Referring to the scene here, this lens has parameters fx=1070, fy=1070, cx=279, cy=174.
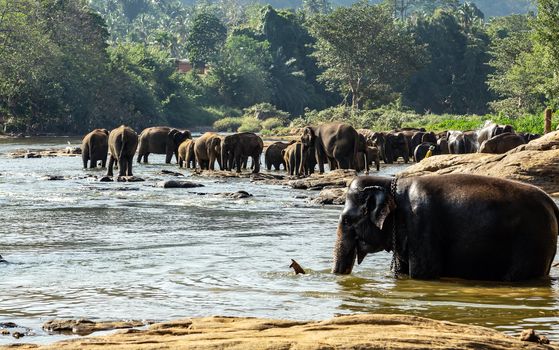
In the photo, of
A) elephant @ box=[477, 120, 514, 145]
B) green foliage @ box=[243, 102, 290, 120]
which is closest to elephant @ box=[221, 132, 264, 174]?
elephant @ box=[477, 120, 514, 145]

**SET PROBLEM**
Give the items above as a two-column CSV with the headers "item_text" and "answer", one row per item. Put each value in a single quoted field, replace line breaks with spaces, and leave out the pictures.

**CORRECT RESPONSE**
item_text,answer
"Referring to the scene here, this lens has parameters fx=1070, fy=1070, cx=279, cy=174. In the photo, of A) elephant @ box=[477, 120, 514, 145] B) green foliage @ box=[243, 102, 290, 120] which is closest to elephant @ box=[221, 132, 264, 174]?","elephant @ box=[477, 120, 514, 145]"